→ **Exercise**
Find the word "Zealand" below. Copy each line that has it.

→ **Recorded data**
--- START ---
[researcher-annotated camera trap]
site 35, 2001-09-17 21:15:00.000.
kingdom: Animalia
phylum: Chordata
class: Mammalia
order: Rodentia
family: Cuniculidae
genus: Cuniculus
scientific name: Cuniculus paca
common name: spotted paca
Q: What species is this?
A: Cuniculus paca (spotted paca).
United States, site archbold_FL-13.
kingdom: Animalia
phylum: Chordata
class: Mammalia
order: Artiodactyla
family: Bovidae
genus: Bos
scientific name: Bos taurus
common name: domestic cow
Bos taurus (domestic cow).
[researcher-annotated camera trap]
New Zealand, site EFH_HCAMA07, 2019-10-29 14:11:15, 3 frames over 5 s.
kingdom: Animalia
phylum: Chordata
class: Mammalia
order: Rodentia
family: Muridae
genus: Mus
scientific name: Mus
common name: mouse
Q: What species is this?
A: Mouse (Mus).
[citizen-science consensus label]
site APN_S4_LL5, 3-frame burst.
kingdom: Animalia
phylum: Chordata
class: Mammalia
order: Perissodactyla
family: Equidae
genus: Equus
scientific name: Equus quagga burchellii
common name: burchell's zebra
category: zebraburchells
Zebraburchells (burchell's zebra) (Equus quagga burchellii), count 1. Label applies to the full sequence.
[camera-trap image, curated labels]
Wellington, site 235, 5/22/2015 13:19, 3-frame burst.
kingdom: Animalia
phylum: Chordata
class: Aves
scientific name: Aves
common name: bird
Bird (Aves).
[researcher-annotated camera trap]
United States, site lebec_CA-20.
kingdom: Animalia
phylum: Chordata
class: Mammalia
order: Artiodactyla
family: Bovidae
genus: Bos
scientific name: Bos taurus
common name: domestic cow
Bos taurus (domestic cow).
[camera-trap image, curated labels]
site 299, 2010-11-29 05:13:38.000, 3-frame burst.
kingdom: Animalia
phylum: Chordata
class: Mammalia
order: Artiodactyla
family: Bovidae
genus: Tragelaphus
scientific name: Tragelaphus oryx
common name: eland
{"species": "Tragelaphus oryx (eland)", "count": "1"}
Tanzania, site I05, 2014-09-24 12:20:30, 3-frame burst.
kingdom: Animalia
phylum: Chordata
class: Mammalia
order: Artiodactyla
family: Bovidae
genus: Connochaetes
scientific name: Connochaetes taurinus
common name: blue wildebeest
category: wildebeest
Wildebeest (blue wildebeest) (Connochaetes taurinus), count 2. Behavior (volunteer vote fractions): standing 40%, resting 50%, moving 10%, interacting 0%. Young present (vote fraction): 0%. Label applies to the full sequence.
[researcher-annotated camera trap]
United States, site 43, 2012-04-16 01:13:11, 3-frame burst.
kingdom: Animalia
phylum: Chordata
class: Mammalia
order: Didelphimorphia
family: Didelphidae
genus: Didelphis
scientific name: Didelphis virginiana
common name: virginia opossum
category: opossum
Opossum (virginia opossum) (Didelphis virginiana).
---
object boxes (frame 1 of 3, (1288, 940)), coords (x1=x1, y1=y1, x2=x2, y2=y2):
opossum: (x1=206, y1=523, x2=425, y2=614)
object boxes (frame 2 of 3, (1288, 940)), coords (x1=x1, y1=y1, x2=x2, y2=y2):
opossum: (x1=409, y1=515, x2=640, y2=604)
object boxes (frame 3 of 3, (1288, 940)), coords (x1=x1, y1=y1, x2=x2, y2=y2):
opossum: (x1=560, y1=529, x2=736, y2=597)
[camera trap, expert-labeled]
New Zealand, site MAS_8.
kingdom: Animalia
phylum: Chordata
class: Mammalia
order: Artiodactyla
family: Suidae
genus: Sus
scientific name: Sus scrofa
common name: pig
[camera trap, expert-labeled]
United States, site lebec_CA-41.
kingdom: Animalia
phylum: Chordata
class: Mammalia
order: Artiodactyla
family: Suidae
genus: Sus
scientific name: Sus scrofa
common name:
--- END ---
→ **Response to the exercise**
New Zealand, site EFH_HCAMA07, 2019-10-29 14:11:15, 3 frames over 5 s.
New Zealand, site MAS_8.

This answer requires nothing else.